Le recours est irrecevable contre :

c. les décisions en matière de droit des étrangers qui concernent :

1. l’entrée en Suisse,

2. une autorisation à laquelle ni le droit fédéral ni le droit international ne donnent droit,

3. l’admission provisoire,

4. l’expulsion fondée sur l’art. 121, al. 2, de la Constitution ou le renvoi,

5. les dérogations aux conditions d’admission,

6. la prolongation d’une autorisation frontalière, le déplacement de la résidence dans un autre canton, le changement d’emploi du titulaire d’une autorisation frontalière et la délivrance de documents de voyage aux étrangers sans pièces de légitimation ;

d. les décisions en matière d’asile qui ont été rendues :

1. par le Tribunal administratif fédéral,

2. par une autorité cantonale précédente et dont l’objet porte sur une autorisation à laquelle ni le droit fédéral ni le droit international ne donnent droit ;

Art. 89 Qualité pour recourir

1 A qualité pour former un recours en matière de droit public quiconque :

a. a pris part à la procédure devant l’autorité précédente ou a été privé de la possibilité de le faire ;

b. est particulièrement atteint par la décision ou l’acte normatif attaqué, et

c. a un intérêt digne de protection à son annulation ou à sa modification.

Art. 95 Droit suisse

Le recours peut être formé pour violation :

a. du droit fédéral ;

b. du droit international ;

c. de droits constitutionnels cantonaux ;

d. de dispositions cantonales sur le droit de vote des citoyens ainsi que sur les élections et votations populaires ;

e. du droit intercantonal.

Art. 100 Recours contre une décision

1 Le recours contre une décision doit être déposé devant le Tribunal fédéral dans les 30 jours qui suivent la notification de l’expédition complète.

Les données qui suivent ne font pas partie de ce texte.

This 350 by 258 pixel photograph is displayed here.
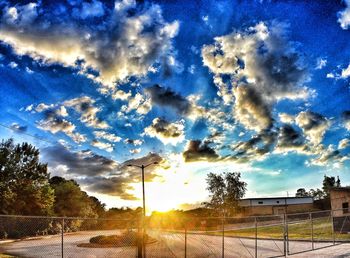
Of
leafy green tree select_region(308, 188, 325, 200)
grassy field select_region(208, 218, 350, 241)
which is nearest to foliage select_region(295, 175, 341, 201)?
leafy green tree select_region(308, 188, 325, 200)

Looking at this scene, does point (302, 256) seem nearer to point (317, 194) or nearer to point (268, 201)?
point (268, 201)

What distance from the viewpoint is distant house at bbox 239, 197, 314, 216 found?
82.6 metres

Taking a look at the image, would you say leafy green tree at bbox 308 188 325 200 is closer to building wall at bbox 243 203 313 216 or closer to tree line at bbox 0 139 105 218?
building wall at bbox 243 203 313 216

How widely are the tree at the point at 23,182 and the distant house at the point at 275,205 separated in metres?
49.9

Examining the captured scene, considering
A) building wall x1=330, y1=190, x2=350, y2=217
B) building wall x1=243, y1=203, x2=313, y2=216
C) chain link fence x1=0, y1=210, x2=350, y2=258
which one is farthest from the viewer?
building wall x1=243, y1=203, x2=313, y2=216

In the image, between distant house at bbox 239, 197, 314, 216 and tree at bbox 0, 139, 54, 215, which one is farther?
distant house at bbox 239, 197, 314, 216

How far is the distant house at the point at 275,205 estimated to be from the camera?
8256cm

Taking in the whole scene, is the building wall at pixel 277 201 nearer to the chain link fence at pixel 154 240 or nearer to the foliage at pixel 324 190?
the foliage at pixel 324 190

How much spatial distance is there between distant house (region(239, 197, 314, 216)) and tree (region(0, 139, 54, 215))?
164 feet

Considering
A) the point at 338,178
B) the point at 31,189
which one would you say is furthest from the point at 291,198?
the point at 31,189

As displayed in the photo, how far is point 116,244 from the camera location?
85.5 ft

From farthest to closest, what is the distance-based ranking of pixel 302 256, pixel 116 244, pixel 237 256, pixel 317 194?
pixel 317 194 → pixel 116 244 → pixel 237 256 → pixel 302 256

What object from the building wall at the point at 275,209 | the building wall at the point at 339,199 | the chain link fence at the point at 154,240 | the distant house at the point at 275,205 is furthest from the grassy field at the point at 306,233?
the distant house at the point at 275,205

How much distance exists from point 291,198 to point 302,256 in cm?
7275
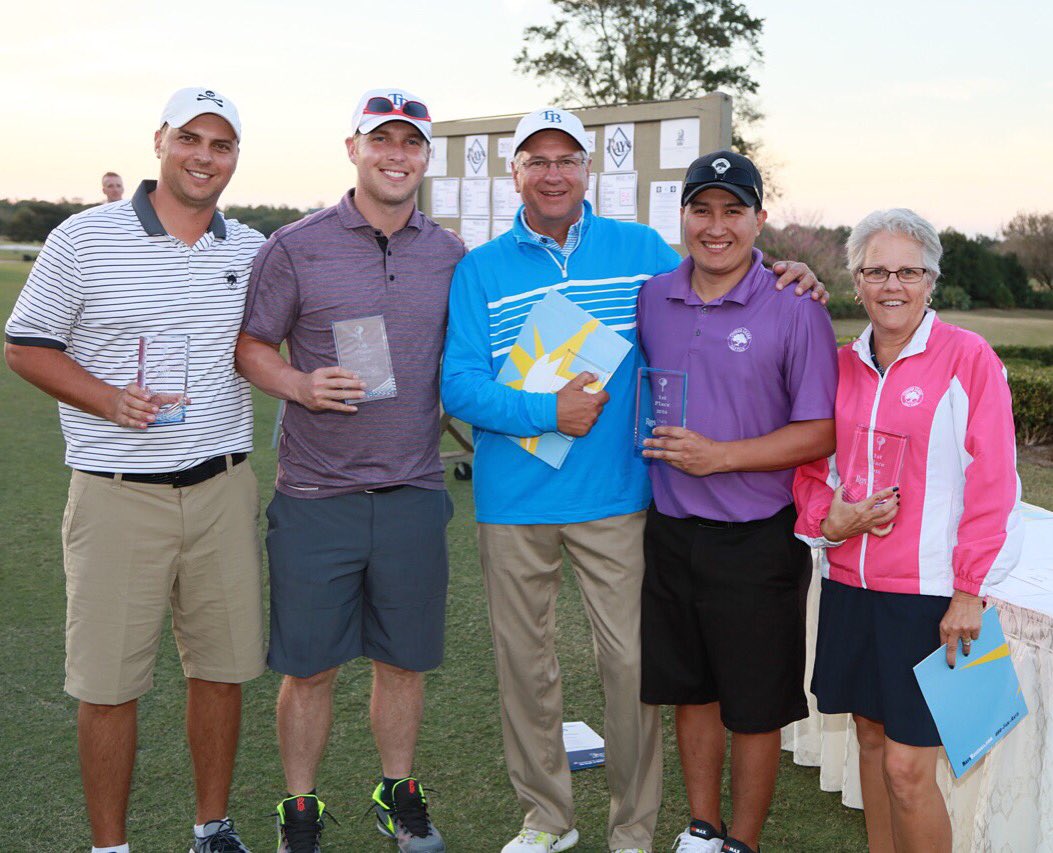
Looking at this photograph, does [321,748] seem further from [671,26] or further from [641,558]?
[671,26]

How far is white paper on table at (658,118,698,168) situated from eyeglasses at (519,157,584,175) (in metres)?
3.69

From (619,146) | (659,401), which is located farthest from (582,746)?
(619,146)

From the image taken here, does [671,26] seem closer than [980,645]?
No

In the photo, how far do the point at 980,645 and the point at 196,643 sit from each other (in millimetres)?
2312

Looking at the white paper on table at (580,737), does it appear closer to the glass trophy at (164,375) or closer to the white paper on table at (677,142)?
the glass trophy at (164,375)

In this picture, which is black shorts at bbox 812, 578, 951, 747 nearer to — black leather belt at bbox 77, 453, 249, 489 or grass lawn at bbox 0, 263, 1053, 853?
grass lawn at bbox 0, 263, 1053, 853

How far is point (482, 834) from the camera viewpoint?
369 centimetres

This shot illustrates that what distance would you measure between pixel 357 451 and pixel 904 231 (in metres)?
1.73

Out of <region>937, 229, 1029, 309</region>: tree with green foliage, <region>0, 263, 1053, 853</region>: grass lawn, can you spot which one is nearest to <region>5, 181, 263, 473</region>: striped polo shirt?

______________________________________________

Art. 113 Principe

Le Tribunal fédéral connaît des recours constitutionnels contre les décisions des autorités cantonales de dernière instance qui ne peuvent faire l’objet d’aucun recours selon les art. 72 à 89.

Art. 115 Qualité pour recourir

A qualité pour former un recours constitutionnel quiconque :

a. a pris part à la procédure devant l’autorité précédente ou a été privé de la possibilité de le faire et

b. a un intérêt juridique à l’annulation ou à la modification de la décision attaquée.

Art. 116 Motifs de recours

Le recours constitutionnel peut être formé pour violation des droits constitutionnels.

Art. 100 Recours contre une décision

1 Le recours contre une décision doit être déposé devant le Tribunal fédéral dans les 30 jours qui suivent la notification de l’expédition complète.

___________________________________________

 

Recours ordinaire simultané (art. 119 LTF)

1 Si une partie forme contre une décision un recours ordinaire et un recours constitutionnel, elle doit déposer les deux recours dans un seul mémoire.

2 Le Tribunal fédéral statue sur les deux recours dans la même procédure.

3 Il examine les griefs invoqués selon les dispositions applicables au type de recours concerné.